**SUPPLIED INFORMATION:**

** Begin **

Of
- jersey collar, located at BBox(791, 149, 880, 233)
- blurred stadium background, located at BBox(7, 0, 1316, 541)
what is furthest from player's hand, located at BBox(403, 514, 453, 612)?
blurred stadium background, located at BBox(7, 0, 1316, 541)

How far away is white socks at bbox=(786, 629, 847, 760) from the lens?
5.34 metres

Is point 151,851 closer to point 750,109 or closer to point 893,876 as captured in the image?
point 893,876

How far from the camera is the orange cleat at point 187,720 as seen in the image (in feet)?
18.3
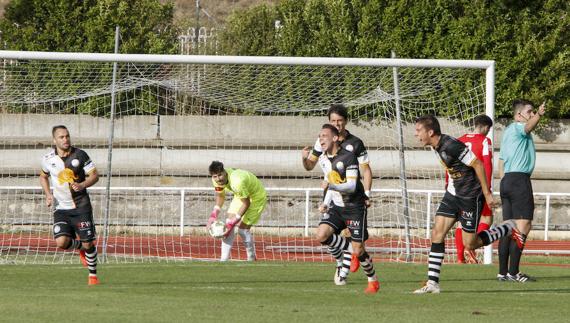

** End **

**DIRECTIONS FOR THIS TASK:** Please render the listing above as a Markdown table with the columns "Row" and "Line", one numbered row per line, omitting blank lines and the pictures.

**COMPLETE RESPONSE:**
| Row | Line |
|---|---|
| 1 | Of |
| 2 | - jersey collar, located at BBox(791, 149, 880, 233) |
| 3 | - blurred stadium background, located at BBox(7, 0, 1316, 541) |
| 4 | what is furthest from player's hand, located at BBox(403, 514, 453, 612)? |
| 5 | blurred stadium background, located at BBox(7, 0, 1316, 541) |
| 6 | How far away is white socks at bbox=(786, 629, 847, 760) from the lens? |
| 7 | 5.34 metres |
| 8 | Is point 151,851 closer to point 750,109 or closer to point 893,876 as captured in the image? |
| 9 | point 893,876 |
| 10 | How far from the camera is the orange cleat at point 187,720 as seen in the image (in feet)? |
| 11 | 18.3 |